> **Document**:

◇ ◇ ◇ ◇ ◇

This is not to say that Scripture is always easy to understand.  There are many difficult passages in Scripture which demand that readers think about it and meditate on it.  But difficult passages in Scripture don’t negate the clarity of Scripture.  We see this perfectly well in 2 Peter 3:16, when Peter says that even the apostle Paul writes things in his letters which are difficult to understand.  Paul had an amazing mind, and what he wrote was incredibly profound and not always easy to understand on the surface.  But Peter never says they are impossible to understand, only difficult.  In essence, Peter is affirming the importance of Paul’s writing while at the same time admitting they are weighty and profound, but nevertheless important to get right.  And the Peter says the people who distort Paul’s writings do so to their own destruction.  They are culpable for their twisting of the truth.

But this brings up a difficult and important question.  Why do Christians disagree?  Why do we misinterpret Scripture?  We can understand why the natural man doesn’t understand, because he doesn’t receive spiritual things because they are spiritually discerned.  But why do Christians, those who have been imparted with the Holy Spirit for the purposes of personal teaching and counseling, still get Scripture wrong?

It’s an important question, and in our generation even more so because we’re living in a postmodern world.  We’re living in an era that questions truth, that questions clear forms of communication and language, and believes in subjectivity in meaning.  And this postmodern mentality would try to answer that question by saying the reason we get it wrong is because there’s really nothing to get right!

And this kind of philosophy has had a massive impact upon the younger generations, to the point where a new movement has been arising in evangelical circles, one that is very diverse and developing.  It is made up of an admittedly broad and varied collection of pastors and church leaders, with a common concern for Christian mission to a postmodern generation.  As D.A. Carson has commented, “At the heart of the ‘movement’—or as some of its leaders prefer to call it, the ‘conversation’—lies the conviction that changes in the culture signal that a new church is ‘emerging.’  Christian leaders must therefore adapt to this emerging church.  Those who fail to do so are blind to the cultural accretions that hide the gospel behind forms of thought and modes of expression that no longer communicate with the new generation, the emerging generation.”  This movement has labeled the emerging, or the emergent church.

Now, while we can applaud this effort to minister to younger generations which, because of postmodernity, are really fraught with uncertainty, unfortunately some of the most influential people in this movement have allowed the philosophy of postmodernism to shape their own theology.  The Emergent Church, influenced by postmodernity, is attacking the clarity of Scripture, and some of its most influential thinkers and writers are propagating this philosophy, and young men and women eating it up like crazy.  Let me read you a couple of things that these writers have said so you can have a basic idea of what they are saying.

◇ ◇ ◇ ◇ ◇

Rows from a dataset

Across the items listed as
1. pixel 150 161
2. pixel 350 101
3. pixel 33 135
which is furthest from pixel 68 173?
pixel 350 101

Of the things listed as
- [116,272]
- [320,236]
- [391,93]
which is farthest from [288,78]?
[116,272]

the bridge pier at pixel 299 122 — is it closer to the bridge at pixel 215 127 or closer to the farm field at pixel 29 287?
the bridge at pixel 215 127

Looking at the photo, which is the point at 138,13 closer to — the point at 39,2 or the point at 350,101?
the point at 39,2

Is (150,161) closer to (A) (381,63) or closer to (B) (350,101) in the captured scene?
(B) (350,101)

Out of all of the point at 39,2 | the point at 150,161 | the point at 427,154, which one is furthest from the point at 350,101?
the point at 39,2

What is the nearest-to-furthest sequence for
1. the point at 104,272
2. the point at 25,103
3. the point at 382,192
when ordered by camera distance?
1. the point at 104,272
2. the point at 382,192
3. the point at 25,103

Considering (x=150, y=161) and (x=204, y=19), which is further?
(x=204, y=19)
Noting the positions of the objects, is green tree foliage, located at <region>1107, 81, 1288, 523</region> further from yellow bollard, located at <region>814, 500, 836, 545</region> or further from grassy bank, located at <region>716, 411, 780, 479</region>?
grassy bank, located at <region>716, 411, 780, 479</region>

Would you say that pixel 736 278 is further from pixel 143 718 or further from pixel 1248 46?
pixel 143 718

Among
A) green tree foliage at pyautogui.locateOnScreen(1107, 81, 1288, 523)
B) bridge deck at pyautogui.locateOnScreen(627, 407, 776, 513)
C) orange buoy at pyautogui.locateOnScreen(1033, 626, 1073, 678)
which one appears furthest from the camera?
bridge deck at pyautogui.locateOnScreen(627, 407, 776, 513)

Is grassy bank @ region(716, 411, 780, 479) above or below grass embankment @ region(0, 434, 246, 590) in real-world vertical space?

◇ ◇ ◇ ◇ ◇

> **Given problem 1**: For the excerpt on the clarity of Scripture, decide whether each statement agrees with it: (a) Peter says Paul's letters are impossible to understand; (b) some leaders of the movement prefer to call it a "conversation"; (c) the postmodern mentality says we misinterpret Scripture because there is nothing to get right. Give yes or no for each, quoting the deciding words of the text.
> **Given problem 2**: Extend the excerpt on the clarity of Scripture, picking up right after its final sentence.

> **Exercise answer 1**:
(a) No: "But Peter never says they are impossible to understand, only difficult."
(b) Yes: "as some of its leaders prefer to call it, the ‘conversation’"
(c) Yes: "the reason we get it wrong is because there’s really nothing to get right!"

> **Exercise answer 2**:
In the introduction to one such book, the author notes, “A warning: as in most of my other books, there are places here where I have gone out of my way to be provocative, mischievous, and unclear, reflecting my belief that clarity is sometimes overrated, and that shock, obscurity, playfulness, and intrigue (carefully articulated) often stimulate more thought than clarity.”  So at the very outset of his book, he is admitting that his understanding of how to stimulate thought in readers is to be shocking, obscure and ambiguous, rather than clear.  And it seems as though the common theme running through all of these writings is that “there is great danger in the quest to be right.”

From the same book, the author writes, “We must be open to the perpetual possibility that our received understandings of the gospel may be faulty, imbalanced, poorly nuanced, or downright warped and twisted...[and must] continually expect to rediscover the gospel.”

Another writer, who at one time was a reformed pastor and conference speaker, wrote in a series of ministry newsletters statements to this effect: being certain about anything is often tantamount to idolatry.  He says, “I have been forced to give up certitude.”  He writes, “If there is a foundation in Christian theology, and I believe that there must be, then it is not found in the Church, Scripture, tradition or culture.”

If there is a foundation? If? And if there is a foundation for Christian theology, and it’s not found in Scripture, then where is it found?  That statement has amazingly devastating implications.

And one other writer has said this alarming statement: “The gospel is not a matter of certainties.”

What these emergent thinkers say is, in the words of one of them, “theology must be a humble, human attempt to ‘hear God’, never about rational approaches to texts.”  In other words, theology is about being able to admit that I’m too humble to say I know what the Bible means by what it says.  I would never be so arrogant and proud so as to say that I could tell you what the Bible means.  And anyone who does say that is proud.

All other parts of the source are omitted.